• _EXCERPT_:
────────────────────

Know My Name
Page 33
The fight for the recall was growing increasingly heated. Signs were stolen off lawns, arguments veered into dark and personal tangents. On June 1, a Huffington Post piece by Julia Ioffe stated: Emily Doe’s statement, too, was the subject of fevered speculation among the anti-recall crowd. “I can’t prove it, but I think [Michele] Dauber wrote the victim letter,” Cordell told me. Babcock echoed her suspicion. “It’s so sophisticated for someone who was so young,” she said. Persky’s lawyer, a fellow Stanford alum named Jim McManis, was also sure that Emily hadn’t written the statement. “A person whose identity I am not at liberty to disclose says that it was written by a professional battered women’s advocate,” McManis explained. “I can’t verify it, but the person who told me this, I value her judgment.”
In some ways it was a compliment. I was too “sophisticated” to be believed. I also didn’t mind the suggestion of it being an advocate; the advocates I had were thoughtful, assertive, intelligent beings. But I took issue because of the implication that victims are frauds, liars, not to be trusted. Who would I commission to write a twelve-page first-person narrative? How would that conversation even go? Hey, would you mind writing seven thousand words about the innermost private pains of my life?

────────────────────

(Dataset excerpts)
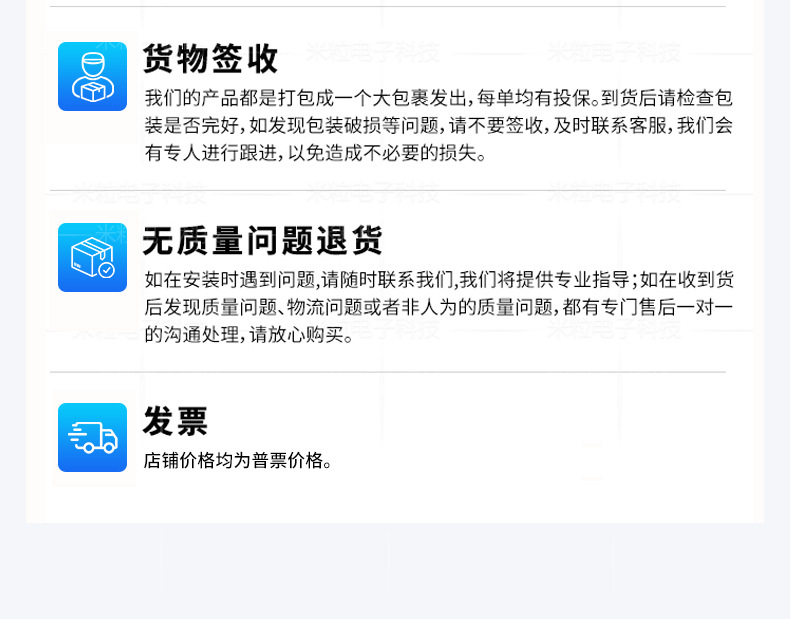 货物签收

我们的产品都是打包成一个大包裹发出，每单均有投保。到货后请检查包装是否完好，如发现包装破损等问题，请不要签收，及时联系客服，我们会有专人进行跟进，以免造成不必要的损失。

无质量问题退货

如在安装时遇到问题,请随时联系我们,我们将提供专业指导；如在收到货后发现质量问题、物流问题或者非人为的质量问题，都有专门售后一对一的沟通处理，请放心购买。

发票

店铺价格均为普票价格。

米粒电子科技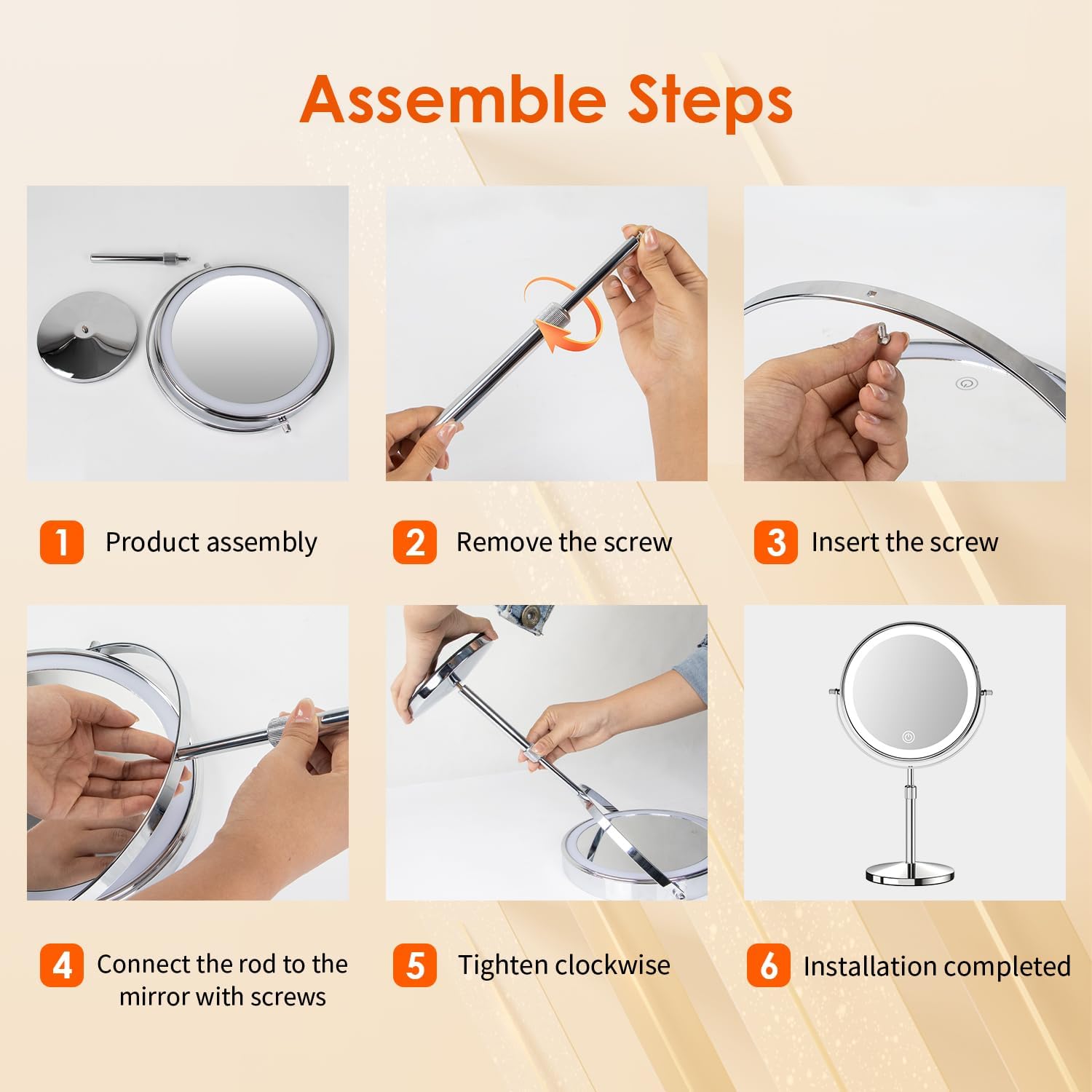 Assemble Steps

1 Product assembly

2 Remove the screw

3 Insert the screw

4 Connect the rod to the mirror with screws

5 Tighten clockwise

6 Installation completed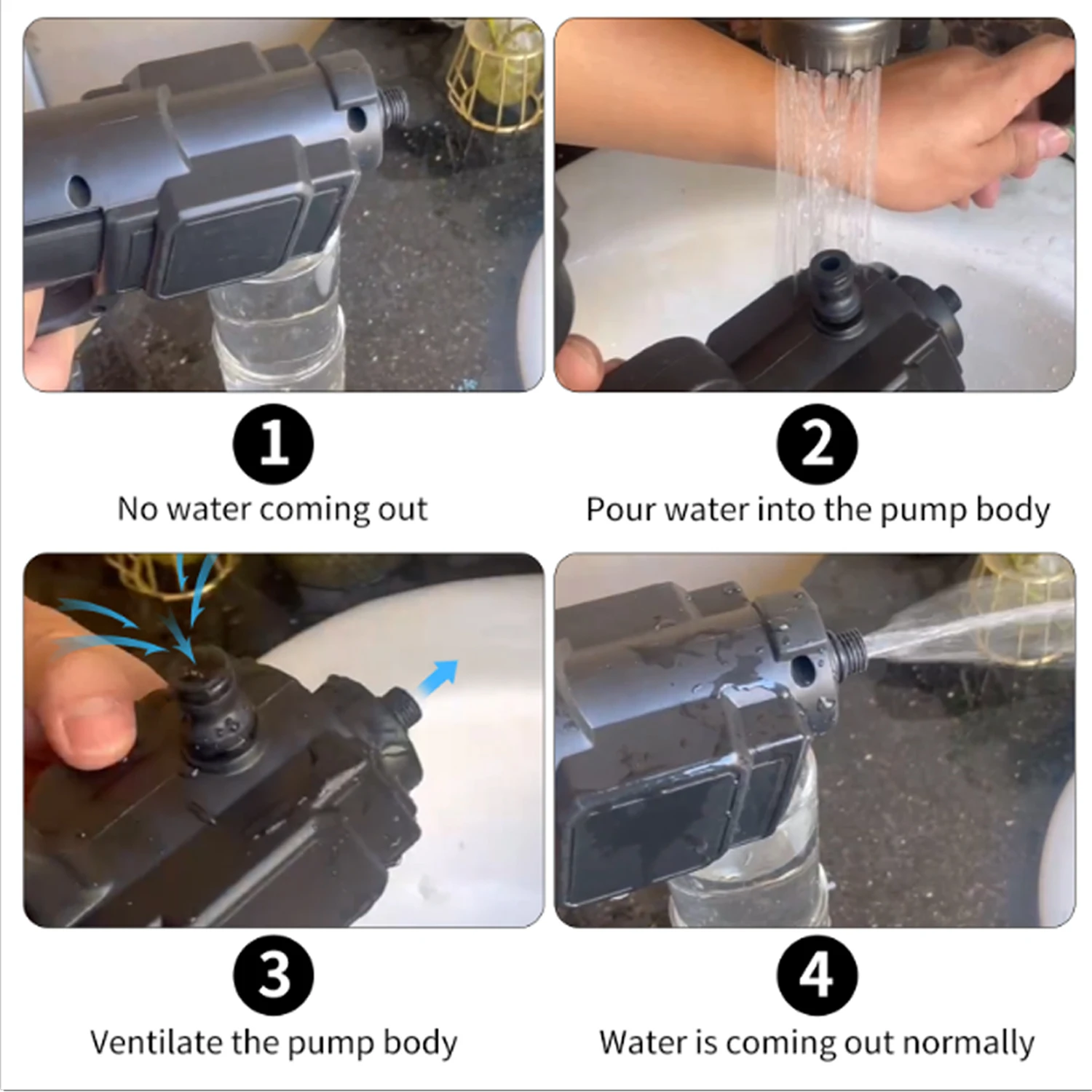 1
No water coming out

2
Pour water into the pump body

3
Ventilate the pump body

4
Water is coming out normally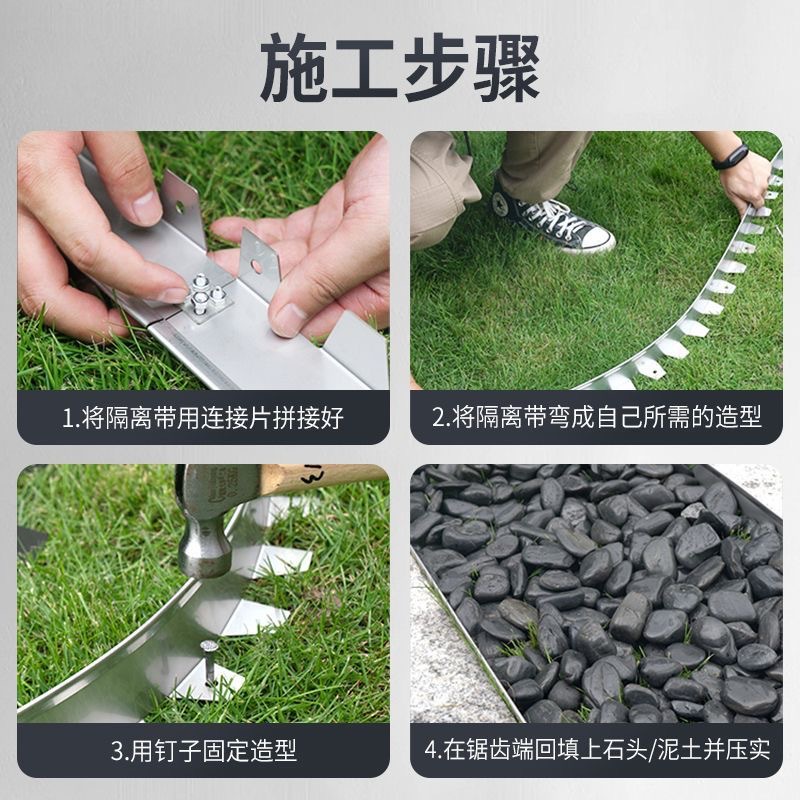 施工步骤

1.将隔离带用连接片拼接好

2.将隔离带弯成自己所需的造型

3.用钉子固定造型

4.在锯齿端回填上石头/泥土并压实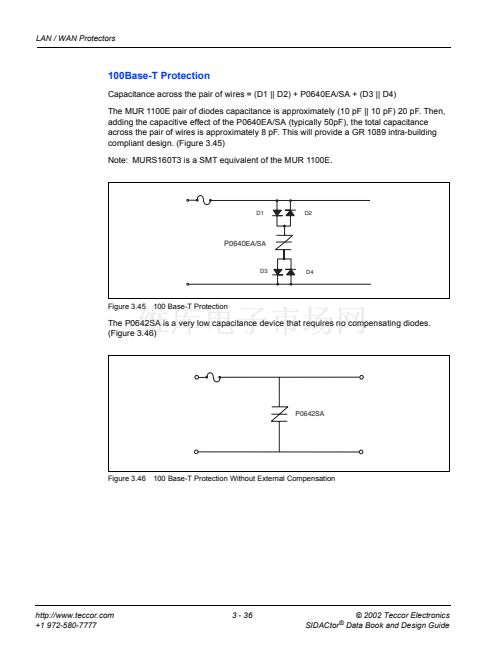 LAN / WAN Protectors

100Base-T Protection

Capacitance across the pair of wires = (D1 || D2) + P0640EA/SA + (D3 || D4)

The MUR 1100E pair of diodes capacitance is approximately (10 pF || 10 pF) 20 pF. Then, adding the capacitive effect of the P0640EA/SA (typically 50pF), the total capacitance across the pair of wires is approximately 8 pF. This will provide a GR 1089 intra-building compliant design. (Figure 3.45)

Note: MURS160T3 is a SMT equivalent of the MUR 1100E.

D1
D2
P0640EA/SA
D3
D4

Figure 3.45 100 Base-T Protection

维库电子市场网

The P0642SA is a very low capacitance device that requires no compensating diodes. (Figure 3.46)

P0642SA

Figure 3.46 100 Base-T Protection Without External Compensation

http://www.teccor.com
+1 972-580-7777

3 - 36

© 2002 Teccor Electronics
SIDACtor® Data Book and Design Guide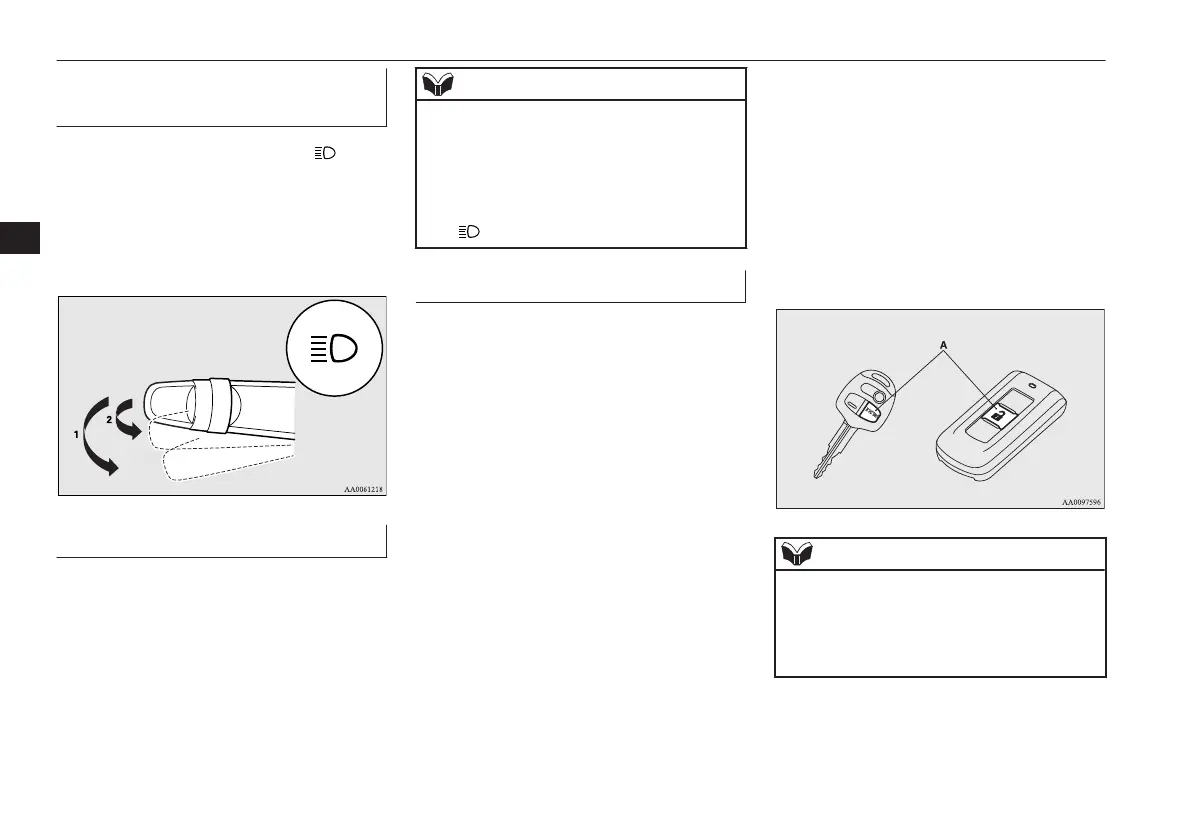 1

2

AA0061218

A

AA0097596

────────────────────

• _PROBLEM DESCRIPTION_:
Please set down the stretch of the memoir excerpt above from "In some ways" through "of my life?", word for word.

• _EXERCISE OUTPUT_:
In some ways it was a compliment. I was too “sophisticated” to be believed. I also didn’t mind the suggestion of it being an advocate; the advocates I had were thoughtful, assertive, intelligent beings. But I took issue because of the implication that victims are frauds, liars, not to be trusted. Who would I commission to write a twelve-page first-person narrative? How would that conversation even go? Hey, would you mind writing seven thousand words about the innermost private pains of my life?